- _任务_: 将下方从含有"As seen in this image, is"的那一行起、直到末尾的各行（首尾两行都包括在内）改写成编号列表，空行略去。

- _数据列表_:
_ _ _
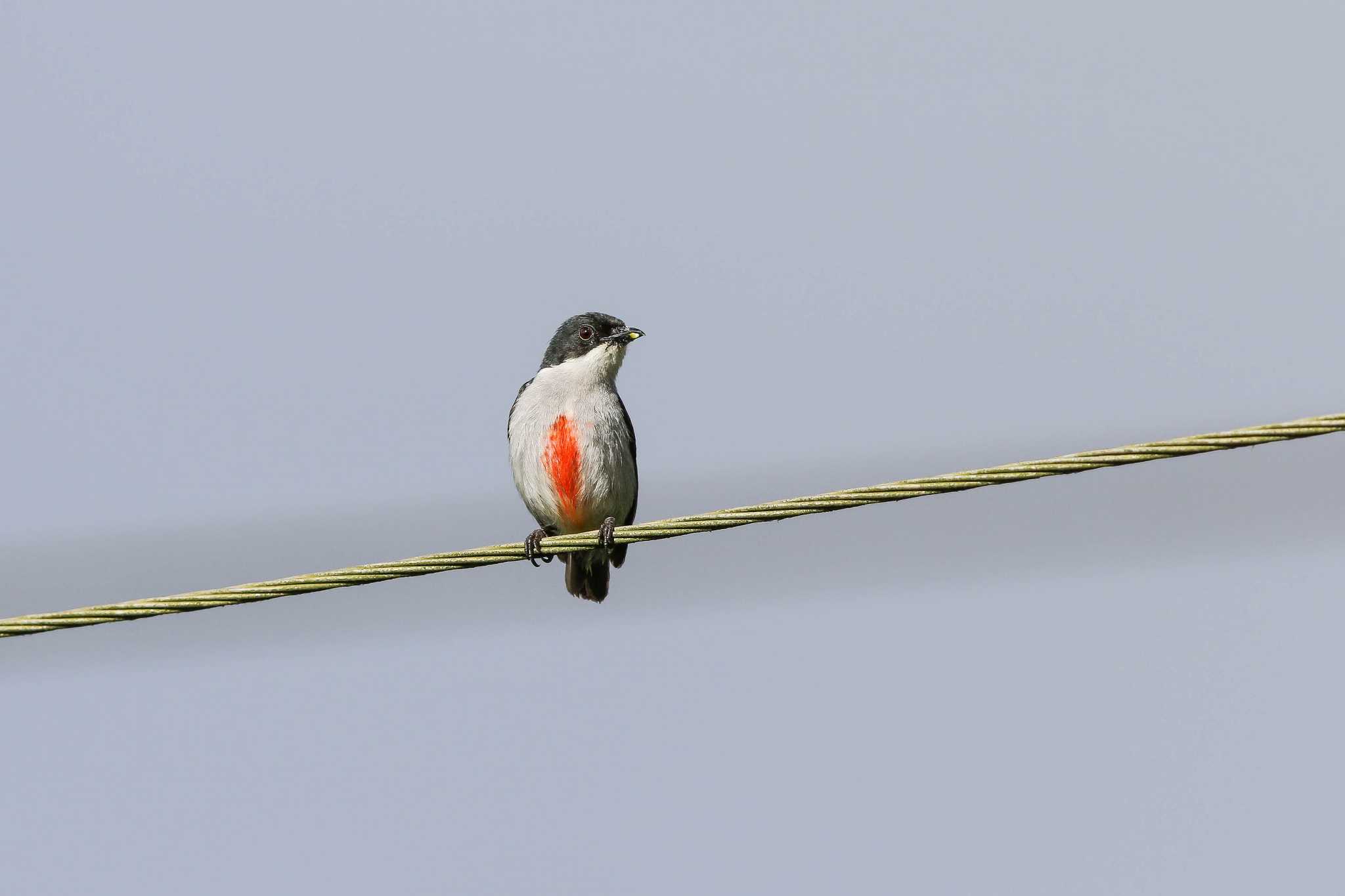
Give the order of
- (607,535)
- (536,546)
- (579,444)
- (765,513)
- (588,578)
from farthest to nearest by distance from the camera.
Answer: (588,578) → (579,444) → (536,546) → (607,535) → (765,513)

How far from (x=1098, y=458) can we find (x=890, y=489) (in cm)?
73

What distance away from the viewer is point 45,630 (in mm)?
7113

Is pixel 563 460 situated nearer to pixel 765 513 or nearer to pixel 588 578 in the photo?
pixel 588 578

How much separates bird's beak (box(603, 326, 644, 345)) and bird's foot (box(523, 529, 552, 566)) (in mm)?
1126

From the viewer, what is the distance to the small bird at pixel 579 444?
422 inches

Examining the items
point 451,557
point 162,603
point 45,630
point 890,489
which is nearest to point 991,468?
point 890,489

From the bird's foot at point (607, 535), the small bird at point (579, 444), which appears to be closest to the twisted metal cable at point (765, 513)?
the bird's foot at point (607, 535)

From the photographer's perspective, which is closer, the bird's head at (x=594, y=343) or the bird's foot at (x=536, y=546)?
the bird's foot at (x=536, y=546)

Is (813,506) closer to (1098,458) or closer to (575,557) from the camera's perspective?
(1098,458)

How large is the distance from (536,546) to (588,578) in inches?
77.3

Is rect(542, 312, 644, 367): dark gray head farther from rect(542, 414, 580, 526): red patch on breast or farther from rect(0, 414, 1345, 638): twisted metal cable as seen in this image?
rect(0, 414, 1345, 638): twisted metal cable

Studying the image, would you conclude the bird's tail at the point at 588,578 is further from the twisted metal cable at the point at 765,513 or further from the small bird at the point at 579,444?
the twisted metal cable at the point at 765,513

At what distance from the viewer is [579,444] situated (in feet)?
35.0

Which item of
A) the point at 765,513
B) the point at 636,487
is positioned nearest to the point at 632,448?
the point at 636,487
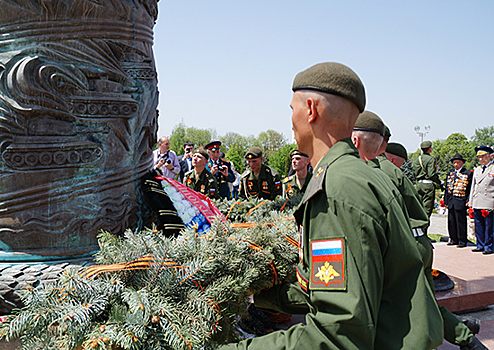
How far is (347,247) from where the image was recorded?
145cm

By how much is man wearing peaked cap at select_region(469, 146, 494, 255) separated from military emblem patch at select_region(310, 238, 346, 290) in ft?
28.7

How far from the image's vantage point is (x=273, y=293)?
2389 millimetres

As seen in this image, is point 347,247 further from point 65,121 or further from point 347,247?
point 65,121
_ _ _
- _输出结果_:
1. As seen in this image, is point 347,247 further from point 65,121 or further from point 347,247?
2. point 65,121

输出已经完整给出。